Officials said 16 people died on the scene on Saturday afternoon and a further three died of their injuries during the evening and overnight. More than 340 people are reportedly injured, many of them seriously.
The deadly incident has sparked questions about the crowd management and safety concept of organisers, while an investigation has been launched to try to determine the cause of what is being called a catastrophe.
An estimated 1.4 million people attended the free techno music festival in the Ruhr city of Duisburg, and as always, the Love Parade was proceeding peacefully.
Problems began to develop on the way to the disused freight railway depot where the final party was to be held. The huge crowd had been directed along two different routes to get there, but these merged into a low-built tunnel – the entrance and exit to the depot.
There an enormous pressure began to build as people pushed forwards to get through the tunnel. Early reports suggested that organisers had at least partly blocked off the exit of the tunnel into the large space on the other side as it was already overfilled.
People started fainting and collapsing inside the tunnel, which reports say grew very hot. This prompted many to try to avoid the tunnel altogether and climb up a stairway and a wall. When a number of people who had adopted this tactic fell into the crowd panic broke out.
Police and ambulance crews were unable to get into the tunnel to try to pull injured people out as it was simply rammed full of people unable to move forwards or backwards – eyewitnesses reported desperately trying to remain on their feet in fear that they would be crushed or trampled.
Emergency services took hours to reach everyone who needed attention and hearses were leaving with bodies until midnight.
Organisers did not cancel the party, fearing further panic, so the hundreds of thousands of ravers who had already got into the party continued to dance to the DJs who carried on playing. Only when word of the disaster started to spread did people begin to leave, finding the emergency exits had been opened and buses had been stationed to help them get home.
As the investigation began on Sunday, questions arose about why only one entry and exit point had been set up to an area which could hold a maximum of 250,000 people – particularly when more than a million were intending to attend.

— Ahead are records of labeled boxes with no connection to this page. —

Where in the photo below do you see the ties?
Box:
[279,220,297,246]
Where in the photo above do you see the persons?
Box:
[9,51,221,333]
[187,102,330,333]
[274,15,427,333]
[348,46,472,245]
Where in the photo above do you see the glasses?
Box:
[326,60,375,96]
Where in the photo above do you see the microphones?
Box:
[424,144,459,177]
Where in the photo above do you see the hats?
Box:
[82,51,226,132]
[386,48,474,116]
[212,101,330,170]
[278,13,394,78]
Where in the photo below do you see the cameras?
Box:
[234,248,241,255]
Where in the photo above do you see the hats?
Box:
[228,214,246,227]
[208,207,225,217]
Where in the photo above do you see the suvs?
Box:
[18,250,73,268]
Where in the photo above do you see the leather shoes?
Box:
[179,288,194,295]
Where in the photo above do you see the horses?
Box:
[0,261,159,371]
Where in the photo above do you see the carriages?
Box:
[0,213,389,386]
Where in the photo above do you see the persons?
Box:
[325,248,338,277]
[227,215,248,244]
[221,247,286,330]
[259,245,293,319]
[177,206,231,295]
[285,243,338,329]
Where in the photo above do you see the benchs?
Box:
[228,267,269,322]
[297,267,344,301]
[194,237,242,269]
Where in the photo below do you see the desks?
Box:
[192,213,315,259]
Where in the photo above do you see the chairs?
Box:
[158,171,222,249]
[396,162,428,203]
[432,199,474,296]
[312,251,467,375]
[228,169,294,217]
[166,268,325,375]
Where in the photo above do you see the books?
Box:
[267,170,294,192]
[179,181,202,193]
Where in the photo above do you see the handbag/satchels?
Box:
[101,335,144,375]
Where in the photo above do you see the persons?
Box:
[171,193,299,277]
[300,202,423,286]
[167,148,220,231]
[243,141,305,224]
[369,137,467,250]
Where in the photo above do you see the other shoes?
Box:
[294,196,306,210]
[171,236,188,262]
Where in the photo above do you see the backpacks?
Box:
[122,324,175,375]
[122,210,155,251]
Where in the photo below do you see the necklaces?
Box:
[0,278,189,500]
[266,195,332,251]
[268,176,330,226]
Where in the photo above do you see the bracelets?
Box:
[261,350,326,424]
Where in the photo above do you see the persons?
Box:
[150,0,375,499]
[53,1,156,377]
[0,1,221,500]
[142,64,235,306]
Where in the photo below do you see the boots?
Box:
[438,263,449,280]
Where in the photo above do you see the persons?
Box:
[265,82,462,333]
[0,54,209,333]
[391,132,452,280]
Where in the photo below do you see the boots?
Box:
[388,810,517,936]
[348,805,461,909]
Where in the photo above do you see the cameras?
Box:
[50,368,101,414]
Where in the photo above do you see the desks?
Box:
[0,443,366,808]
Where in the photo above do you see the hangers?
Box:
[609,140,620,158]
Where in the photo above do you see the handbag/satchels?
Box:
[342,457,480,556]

The Love Parade, which began as a politically-motivated march in Berlin in 1989, has turned into what is often billed as the world’s biggest techno party. It left the German capital in 2007, and was afterwards organised in various towns in the Ruhr area.
Last year Bochum failed to find a suitable venue, and the party did not take place. This year it was billed as one of the biggest events of the Ruhr.2010 culture capital festival.